Ramdev aide got Uttarakhand project after only firms controlled by him bid, reports ‘Indian Express’
The company that won the contract to operate the tourism facility argued that equating an investor’s ‘passive’ shareholding with collusion was misleading.
Balkrishna, the co-founder and managing director of Patanjali Ayurved, was a shareholder in all three companies that bid to operate a tourism project in Uttarakhand, The Indian Express reported on Friday. One of the firms was awarded the tender.
The firm that won the contract denied allegations of wrongdoing, arguing that equating an investor’s “passive shareholding” with collusion was misleading.
In December 2022, the tourism board of the Bharatiya Janata Party government in Uttarakhand launched a tender process to develop adventure tourism in the George Everest Estate near Mussoorie.
The government agreed to provide to the successful bidder 142 acres of land, parking space, pathways, a helipad, a café, five wooden huts, an observatory and two museums for a rent of Rs 1 crore per year, newspaper reported. The facilities were to be developed by the Uttarakhand Tourism Development Board.
The Indian Express reported that all three firms that bid for the contract had Balkrishna as their common shareholder, which violated the tender rules.
Balkrishna holds more than 99% of the shares in two of those companies: Prakriti Organics India Private Limited and Bharuwa Agri Science Private Limited, according to The Indian Express.
In the third company Rajas Aerosports and Adventures Private Limited, he had a 25.01% stake at the bidding stage. However, he secured a majority stake of 69.43% in the firm after it was awarded the tender, the newspaper reported.
Rajas Aerosports and Adventures was awarded the contract in July 2023.
The two companies that failed the tender process acquired a 17.43% stake in Rajas Aerosports and Adventures in October 2023, according to the newspaper.
Four other firms that are owned by Balkrishna also cumulatively acquired 33.25% in Rajas Aerosports and Adventures.
The contract granted to Rajas Aerosports and Adventures contradicts an undertaking signed by the bidders, which requires them to confirm that while preparing and submitting their bids, they had “not acted in concert or in collusion with any other bidder or other person/s and also not done any act, deed or thing which is or could be regarded as anti-competitive…” The Indian Express reported.

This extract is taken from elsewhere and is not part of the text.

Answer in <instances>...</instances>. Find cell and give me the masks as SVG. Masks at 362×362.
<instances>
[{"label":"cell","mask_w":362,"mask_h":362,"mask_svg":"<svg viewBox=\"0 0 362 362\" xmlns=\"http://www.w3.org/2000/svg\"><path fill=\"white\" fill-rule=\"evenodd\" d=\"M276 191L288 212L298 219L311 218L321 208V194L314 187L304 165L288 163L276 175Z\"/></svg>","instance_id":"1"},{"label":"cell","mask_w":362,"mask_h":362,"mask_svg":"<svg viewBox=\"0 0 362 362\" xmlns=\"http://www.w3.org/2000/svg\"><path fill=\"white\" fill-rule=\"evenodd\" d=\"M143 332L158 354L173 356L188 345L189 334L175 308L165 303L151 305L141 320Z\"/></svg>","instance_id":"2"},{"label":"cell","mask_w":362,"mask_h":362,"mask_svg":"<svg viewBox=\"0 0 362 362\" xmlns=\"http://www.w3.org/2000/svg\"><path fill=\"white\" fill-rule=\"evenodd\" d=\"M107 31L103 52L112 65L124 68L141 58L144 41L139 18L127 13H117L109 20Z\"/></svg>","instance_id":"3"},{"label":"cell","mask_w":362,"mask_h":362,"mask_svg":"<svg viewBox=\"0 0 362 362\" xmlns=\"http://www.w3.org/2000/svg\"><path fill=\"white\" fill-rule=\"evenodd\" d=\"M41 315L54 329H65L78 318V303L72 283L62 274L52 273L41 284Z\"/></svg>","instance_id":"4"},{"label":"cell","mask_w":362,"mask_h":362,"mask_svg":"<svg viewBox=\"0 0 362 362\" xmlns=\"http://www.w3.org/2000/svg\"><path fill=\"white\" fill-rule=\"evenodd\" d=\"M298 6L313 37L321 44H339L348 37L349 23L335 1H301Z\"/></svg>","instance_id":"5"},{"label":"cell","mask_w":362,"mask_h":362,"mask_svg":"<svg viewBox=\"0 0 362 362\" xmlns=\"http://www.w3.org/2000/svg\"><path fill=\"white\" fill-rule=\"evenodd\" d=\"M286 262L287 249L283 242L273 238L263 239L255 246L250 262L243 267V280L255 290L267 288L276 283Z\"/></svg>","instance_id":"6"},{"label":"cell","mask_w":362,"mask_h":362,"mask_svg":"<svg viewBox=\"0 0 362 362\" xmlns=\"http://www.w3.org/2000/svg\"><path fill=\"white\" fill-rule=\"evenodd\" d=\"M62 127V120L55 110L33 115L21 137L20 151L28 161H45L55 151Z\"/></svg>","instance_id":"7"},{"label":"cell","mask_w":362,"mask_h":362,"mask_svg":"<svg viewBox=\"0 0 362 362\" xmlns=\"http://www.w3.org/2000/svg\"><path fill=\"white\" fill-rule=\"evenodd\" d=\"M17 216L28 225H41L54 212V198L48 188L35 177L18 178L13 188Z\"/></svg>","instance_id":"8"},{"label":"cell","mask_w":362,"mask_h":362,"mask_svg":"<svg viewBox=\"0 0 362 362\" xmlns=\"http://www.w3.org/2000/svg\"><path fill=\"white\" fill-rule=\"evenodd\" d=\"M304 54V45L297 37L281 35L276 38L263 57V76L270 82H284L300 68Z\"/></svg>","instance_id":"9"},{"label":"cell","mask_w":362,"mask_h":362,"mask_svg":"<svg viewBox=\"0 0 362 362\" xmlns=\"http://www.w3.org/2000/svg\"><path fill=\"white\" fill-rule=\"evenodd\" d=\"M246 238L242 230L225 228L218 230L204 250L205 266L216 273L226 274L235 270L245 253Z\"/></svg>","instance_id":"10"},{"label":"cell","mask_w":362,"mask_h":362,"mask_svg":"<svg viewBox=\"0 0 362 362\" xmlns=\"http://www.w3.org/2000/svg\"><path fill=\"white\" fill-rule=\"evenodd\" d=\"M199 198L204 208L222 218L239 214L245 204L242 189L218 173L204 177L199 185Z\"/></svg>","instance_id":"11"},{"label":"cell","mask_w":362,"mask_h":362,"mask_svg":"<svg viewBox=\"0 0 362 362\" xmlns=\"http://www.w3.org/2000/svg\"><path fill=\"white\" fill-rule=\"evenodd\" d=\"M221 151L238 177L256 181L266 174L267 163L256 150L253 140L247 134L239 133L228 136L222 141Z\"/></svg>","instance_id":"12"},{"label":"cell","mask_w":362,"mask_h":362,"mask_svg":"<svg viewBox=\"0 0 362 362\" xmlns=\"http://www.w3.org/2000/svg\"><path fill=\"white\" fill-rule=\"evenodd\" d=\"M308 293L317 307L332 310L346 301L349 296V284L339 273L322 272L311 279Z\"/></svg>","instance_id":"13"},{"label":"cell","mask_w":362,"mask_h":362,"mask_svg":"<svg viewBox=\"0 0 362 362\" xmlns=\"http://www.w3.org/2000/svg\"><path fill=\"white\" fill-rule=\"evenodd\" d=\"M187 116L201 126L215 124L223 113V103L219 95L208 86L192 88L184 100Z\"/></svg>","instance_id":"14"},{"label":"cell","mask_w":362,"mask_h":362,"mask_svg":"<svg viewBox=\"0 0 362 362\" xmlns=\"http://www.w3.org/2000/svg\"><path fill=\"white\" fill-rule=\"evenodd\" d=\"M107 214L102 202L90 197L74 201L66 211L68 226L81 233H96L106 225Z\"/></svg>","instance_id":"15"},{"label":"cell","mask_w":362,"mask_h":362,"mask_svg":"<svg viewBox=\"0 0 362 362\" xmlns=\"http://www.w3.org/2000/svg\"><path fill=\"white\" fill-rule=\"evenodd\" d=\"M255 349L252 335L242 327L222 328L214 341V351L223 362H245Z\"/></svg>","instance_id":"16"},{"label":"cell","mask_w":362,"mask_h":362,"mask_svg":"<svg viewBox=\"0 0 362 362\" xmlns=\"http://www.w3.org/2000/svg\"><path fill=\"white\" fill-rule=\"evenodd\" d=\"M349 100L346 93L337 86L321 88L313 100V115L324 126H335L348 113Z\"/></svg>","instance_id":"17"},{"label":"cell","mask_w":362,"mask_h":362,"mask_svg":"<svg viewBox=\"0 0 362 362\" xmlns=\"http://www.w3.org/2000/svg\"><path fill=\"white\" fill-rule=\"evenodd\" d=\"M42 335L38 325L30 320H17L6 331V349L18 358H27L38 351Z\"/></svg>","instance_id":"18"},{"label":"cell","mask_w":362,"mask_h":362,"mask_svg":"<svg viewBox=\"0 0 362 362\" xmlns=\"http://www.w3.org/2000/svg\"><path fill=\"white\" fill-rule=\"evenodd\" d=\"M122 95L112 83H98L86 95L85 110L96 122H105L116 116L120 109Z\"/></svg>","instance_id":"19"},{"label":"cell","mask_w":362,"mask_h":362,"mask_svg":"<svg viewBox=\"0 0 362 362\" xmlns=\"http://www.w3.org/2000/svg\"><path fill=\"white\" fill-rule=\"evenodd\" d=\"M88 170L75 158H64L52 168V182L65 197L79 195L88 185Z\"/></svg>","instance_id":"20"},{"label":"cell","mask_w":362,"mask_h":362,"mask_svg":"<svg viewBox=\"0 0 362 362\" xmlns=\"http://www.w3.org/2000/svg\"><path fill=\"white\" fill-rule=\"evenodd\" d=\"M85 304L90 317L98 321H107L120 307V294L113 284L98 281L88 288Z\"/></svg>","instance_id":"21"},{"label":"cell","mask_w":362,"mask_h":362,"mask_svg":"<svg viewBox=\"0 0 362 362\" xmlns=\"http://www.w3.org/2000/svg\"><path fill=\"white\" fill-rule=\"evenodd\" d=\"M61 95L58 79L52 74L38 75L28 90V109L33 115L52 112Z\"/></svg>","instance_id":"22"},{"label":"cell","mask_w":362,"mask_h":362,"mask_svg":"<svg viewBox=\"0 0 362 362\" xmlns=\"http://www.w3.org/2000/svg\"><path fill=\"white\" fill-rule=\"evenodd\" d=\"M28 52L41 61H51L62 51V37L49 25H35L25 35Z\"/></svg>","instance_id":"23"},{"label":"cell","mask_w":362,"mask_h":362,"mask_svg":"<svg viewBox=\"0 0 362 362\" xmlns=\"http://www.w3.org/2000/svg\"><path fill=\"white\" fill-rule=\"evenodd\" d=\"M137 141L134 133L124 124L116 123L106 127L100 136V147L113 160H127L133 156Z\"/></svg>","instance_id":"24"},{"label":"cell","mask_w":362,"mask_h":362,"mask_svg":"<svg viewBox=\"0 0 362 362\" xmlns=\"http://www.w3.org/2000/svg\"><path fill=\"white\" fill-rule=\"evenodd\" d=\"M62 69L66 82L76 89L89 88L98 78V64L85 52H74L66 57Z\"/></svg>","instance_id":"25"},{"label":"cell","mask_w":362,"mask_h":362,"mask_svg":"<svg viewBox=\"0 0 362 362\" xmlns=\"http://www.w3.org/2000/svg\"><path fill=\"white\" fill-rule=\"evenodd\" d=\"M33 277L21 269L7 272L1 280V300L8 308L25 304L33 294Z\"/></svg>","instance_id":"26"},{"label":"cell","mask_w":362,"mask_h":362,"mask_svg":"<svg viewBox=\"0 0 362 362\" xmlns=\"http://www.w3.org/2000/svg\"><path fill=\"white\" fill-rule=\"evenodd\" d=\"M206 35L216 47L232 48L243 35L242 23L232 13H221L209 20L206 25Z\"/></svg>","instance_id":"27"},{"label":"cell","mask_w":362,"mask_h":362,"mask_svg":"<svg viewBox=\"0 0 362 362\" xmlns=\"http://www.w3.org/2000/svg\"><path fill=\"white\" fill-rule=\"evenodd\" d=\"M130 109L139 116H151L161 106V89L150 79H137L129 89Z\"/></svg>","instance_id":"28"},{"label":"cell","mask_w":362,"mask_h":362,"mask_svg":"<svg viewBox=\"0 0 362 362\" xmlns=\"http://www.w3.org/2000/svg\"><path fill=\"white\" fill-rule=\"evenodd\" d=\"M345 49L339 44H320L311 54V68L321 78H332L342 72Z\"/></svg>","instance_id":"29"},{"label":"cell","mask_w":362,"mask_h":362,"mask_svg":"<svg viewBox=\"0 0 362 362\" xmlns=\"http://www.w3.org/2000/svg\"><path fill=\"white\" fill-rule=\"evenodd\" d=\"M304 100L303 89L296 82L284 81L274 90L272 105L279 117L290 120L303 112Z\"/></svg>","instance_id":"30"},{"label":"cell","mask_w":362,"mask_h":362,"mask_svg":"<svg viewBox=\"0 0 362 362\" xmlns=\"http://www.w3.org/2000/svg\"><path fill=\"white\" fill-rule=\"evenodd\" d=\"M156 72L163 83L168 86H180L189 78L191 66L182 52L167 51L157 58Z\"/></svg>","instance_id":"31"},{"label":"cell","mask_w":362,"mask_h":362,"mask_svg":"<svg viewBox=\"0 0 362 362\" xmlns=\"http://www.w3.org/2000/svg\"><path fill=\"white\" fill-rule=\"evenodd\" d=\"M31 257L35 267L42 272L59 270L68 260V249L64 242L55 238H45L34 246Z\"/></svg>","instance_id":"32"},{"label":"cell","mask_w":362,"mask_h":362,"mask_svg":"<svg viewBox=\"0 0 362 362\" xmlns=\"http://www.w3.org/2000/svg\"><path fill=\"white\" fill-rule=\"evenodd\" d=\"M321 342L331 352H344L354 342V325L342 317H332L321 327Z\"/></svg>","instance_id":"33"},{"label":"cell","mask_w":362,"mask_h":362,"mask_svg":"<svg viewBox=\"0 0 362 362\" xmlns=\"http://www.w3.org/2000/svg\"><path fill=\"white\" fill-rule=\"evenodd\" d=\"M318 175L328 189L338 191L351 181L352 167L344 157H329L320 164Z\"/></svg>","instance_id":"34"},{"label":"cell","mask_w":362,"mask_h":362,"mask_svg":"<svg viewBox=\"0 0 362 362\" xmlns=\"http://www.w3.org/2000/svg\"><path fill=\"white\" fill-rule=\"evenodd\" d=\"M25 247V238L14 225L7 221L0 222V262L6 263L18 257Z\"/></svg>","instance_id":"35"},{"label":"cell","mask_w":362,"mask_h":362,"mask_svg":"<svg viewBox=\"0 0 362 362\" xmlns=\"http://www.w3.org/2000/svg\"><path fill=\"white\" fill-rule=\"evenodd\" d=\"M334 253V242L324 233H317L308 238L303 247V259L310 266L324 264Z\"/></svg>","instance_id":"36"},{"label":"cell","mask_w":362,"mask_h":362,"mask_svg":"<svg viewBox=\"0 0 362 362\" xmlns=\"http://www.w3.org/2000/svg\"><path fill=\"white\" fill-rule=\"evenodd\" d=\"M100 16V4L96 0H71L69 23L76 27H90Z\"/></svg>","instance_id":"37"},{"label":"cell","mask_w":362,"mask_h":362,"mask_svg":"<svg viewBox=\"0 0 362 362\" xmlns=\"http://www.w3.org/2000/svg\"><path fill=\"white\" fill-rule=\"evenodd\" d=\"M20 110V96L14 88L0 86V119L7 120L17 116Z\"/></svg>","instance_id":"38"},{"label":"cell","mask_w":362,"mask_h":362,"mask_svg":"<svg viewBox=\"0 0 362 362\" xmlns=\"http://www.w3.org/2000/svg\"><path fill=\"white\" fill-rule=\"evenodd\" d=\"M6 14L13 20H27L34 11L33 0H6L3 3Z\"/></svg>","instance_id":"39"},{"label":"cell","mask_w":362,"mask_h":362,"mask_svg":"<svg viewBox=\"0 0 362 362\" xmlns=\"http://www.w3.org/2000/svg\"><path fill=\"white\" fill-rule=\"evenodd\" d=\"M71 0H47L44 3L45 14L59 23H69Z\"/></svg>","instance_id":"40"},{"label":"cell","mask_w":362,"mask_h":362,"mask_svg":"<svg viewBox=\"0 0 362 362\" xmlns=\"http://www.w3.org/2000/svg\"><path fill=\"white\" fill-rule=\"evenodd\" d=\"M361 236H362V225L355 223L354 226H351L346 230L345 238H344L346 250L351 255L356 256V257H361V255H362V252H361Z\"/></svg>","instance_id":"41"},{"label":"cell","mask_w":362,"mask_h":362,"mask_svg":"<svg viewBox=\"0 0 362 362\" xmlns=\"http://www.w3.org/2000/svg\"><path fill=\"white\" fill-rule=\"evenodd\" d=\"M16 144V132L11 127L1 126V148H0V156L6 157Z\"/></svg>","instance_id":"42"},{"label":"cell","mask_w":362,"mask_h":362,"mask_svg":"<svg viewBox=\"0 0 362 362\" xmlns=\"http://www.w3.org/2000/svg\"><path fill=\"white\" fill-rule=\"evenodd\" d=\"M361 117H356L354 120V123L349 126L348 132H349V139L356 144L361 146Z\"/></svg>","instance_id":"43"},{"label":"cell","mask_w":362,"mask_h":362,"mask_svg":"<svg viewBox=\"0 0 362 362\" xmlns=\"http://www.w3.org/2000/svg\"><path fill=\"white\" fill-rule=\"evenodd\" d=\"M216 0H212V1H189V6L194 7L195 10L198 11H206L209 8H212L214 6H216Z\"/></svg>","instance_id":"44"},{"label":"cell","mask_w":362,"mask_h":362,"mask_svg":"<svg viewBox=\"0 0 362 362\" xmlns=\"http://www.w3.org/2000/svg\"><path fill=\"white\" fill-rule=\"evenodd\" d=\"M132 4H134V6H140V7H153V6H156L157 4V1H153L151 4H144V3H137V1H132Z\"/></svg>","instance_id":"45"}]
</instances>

A spokesperson of Rajas Aerosports and Adventures told the newspaper that the company had raised funding from a “diverse set of investors over the years [but] all strategic, operational and management decisions of the company are solely taken by its founders and managing director”.
“It is factually incorrect and misleading to equate passive shareholding by an investor with collusion,” the spokesperson was quoted as saying. The spokesperson also said that Rajas Aerosports was never a subsidiary or affiliate of the conglomerate Patanjali.
Amit Lohani, the deputy director of the department's adventure tourism wing, told The Indian Express that the board had estimated that the annual rent was Rs 1 crore. This was in response to a query on whether price discovery could be fair if all three firms had a common shareholder.
“The tender was open, and anyone could participate,” he told the newspaper. “This is not an unusual matter that some have shareholding in other companies.”
Colonel Ashvini Pundir, who was the tourism development board's additional chief executive officer for adventure sports when the tender process was launched, told The Indian Express that “it is not collusion” because the companies are independent entities.
“We do not go for a witch hunt of companies and their backgrounds,” he was quoted as saying. “You just give the highest bidder the tender, and the bottom line is the company is valid and legal.”